Kumari Nahappan, Ode to Thirty, 2018
Ode to Thirty and Guardian Angel (background) at night.

Great art aside, The Sanchaya ticks pretty much all the boxes in the discerning traveller’s wishlist for a luxury tropical resort getaway, right from the moment you step off the Bintan Resorts ferry at the Bandar Bentan Telani ferry terminal. No need to jostle with the hoi polloi through immigration and baggage claim – just hand your passport and baggage receipt to the friendly Sanchaya guest relations officer and relax in The Sanchaya’s private lounge with a drink while he or she sorts everything out. Then, it’s only a short car ride away to the welcoming smiles of The Sanchaya’s staff, including that of its charming and gracious General Manager, Magnus Olovson, and this stunning view (yes, it’s our feature pic but I think it’s worth a second look, don’t you?):

Image courtesy of The Sanchaya.

The Sanchaya kindly housed me in one of its seven Thai-inspired Lawan Thai Villas, with its own private verandah overlooking waterlilies in the resort’s lagoon – Monet in Bintan! My girlfriend and I chose a fun and frothy rom-com from a huge selection of movies, helped ourselves to snacks and drinks from the complimentary “maxi” bar, bathed in a claw-footed bathtub with Aesop bath products (we’re now totally hooked on their Rind Concentrate Body Balm) and slept soundly on 464 thread count Egyptian cotton linen sheets.

We were well fed – at the resort’s two restaurants, the Tasanee Grill (Thai food) and The Dining Room (which serves contemporary European as well as Indonesian cuisine) – and well watered at The Bar.

A Mbok Jamu, the traditional kain kebaya-wearing young woman with her bamboo basket filled with bottles of traditional herbal medicines or jamu, offers guests her tonics at breakfast at The Sanchaya.

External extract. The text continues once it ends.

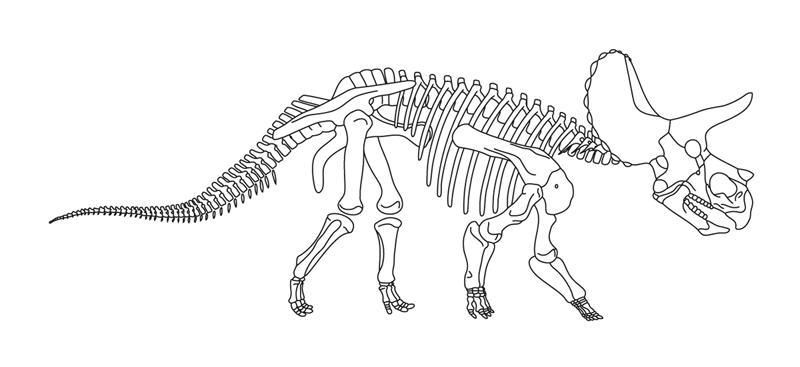 'Homer' skeleton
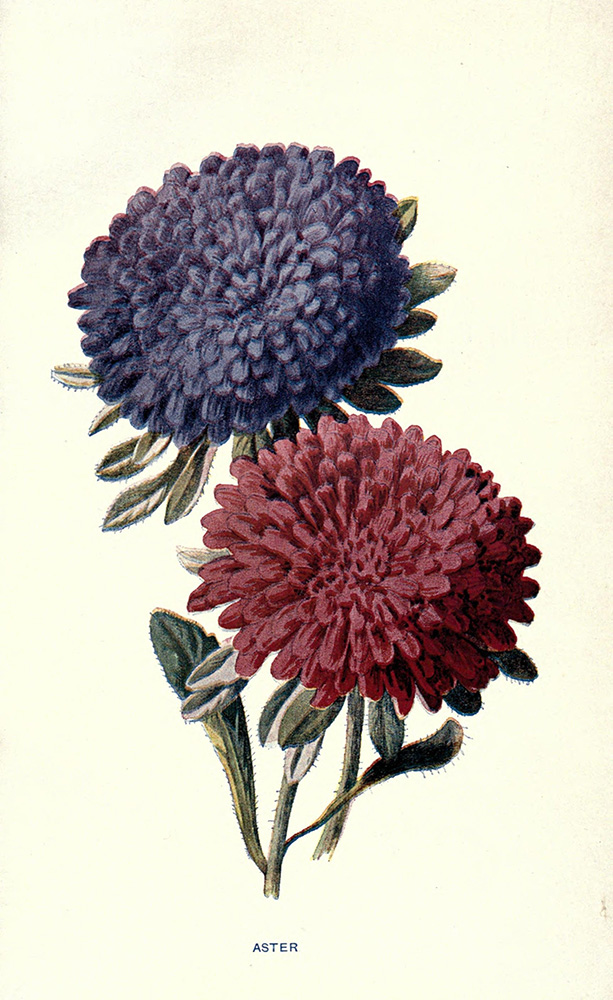 Aster | Biodiversity Heritage Library | Familiar Garden Flowers (CC BY-NC-SA 2.0)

Feeling the need for some exercise after all that delicious food, we swam in the resort’s gorgeous oceanfront salt-water pool, walked on the beach at sunset, cycled around the estate and a nearby lake, played croquet (a must-try – it’s super fun!) and did some morning yoga.

Of course, no weekend getaway is complete without a session at the spa. At The Sanchaya’s Balinese-inspired spa, we chose from an array of specially blended chakra oils and were skilfully tended to by massage therapists Ema and Made, emerging loose-limbed, blissed-out and serene.

So, there you go, Plural pals. If you’re looking for the perfect weekend getaway spot not too far away from Singapore, one that blends extreme pampering with some great art and culture, look no further than The Sanchaya in Bintan. We’re excited to see the other artistic and cultural offerings The Sanchaya has in store for visitors and guests in the months and years ahead.